There is a word in the dialect we call German-Russian that our family uses quiet often. I don’t know how you would spell it, but phonetically, I will say it is: “che-geck-ick.” It means nerd or nerdy. Somehow that word holds far more weight and impact than to say that something is nerdy.
Sitting around the Thanksgiving table and sharing what we are thankful for would in our house be that word. We are all just too modern and cool for that sort of behavior. Yet what better time than Thanksgiving to share a moment with those whom we are closest? What better time to look across the table and tell each other how much you have appreciated their support and love throughout the year. What better time to tell your parents how much you look up to them, or to tell your children how much joy they bring to your lives?
Instead we stress about the arrangements. We fret because of eating times and travel plans, and if the gravy turns out as it should. And mostly we are so self occupied that we don’t even take the time to listen when someone slips a little sentence of thankfulness into the conversation.
We are afraid of becoming nerds; we are actually afraid of becoming vulnerable. We try to keep our heads up and stay self-sufficient. We want to think of ourselves as strong, independent and stoic. We are the stuff of our ancestors.
But we forget that with the strong, self-sufficient and stoic attitude our ancestors brought two more important things to this prairie land they settled. They brought their hard red spring wheat, and they brought a strong belief in God. They understood that it would take both of those things to survive in this area.
I will take a chance and suggest that maybe our grandfathers/mothers and great grandfathers/mothers were not afraid to lead their families in a round of “What I am thankful for” around their tables on Thanksgiving Day. They understood the importance of acknowledging the role that God’s grace plays in our lives, a factor that many of us, too, understand.

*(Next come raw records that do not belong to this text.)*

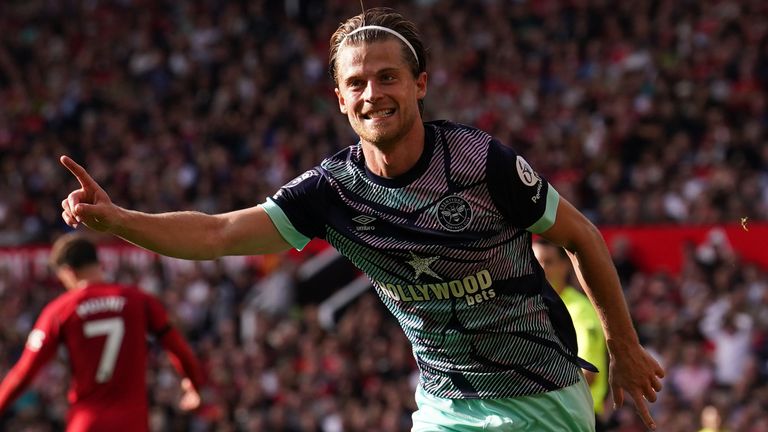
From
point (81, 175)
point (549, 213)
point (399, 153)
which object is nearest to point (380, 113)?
point (399, 153)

I hope that we can all take some time on Thanksgiving Day or in the week to come, to give thanks to God for all we have. Psalm 67:6-7 “The earth has yielded its increase, God, our God has blessed us. May God continue to bless us; let all the ends of the earth revere him.” That is what we as Christians need to continue to give thanks for and to pray for, that all the ends of the earth would revere him who created us all, even the nerdy parts.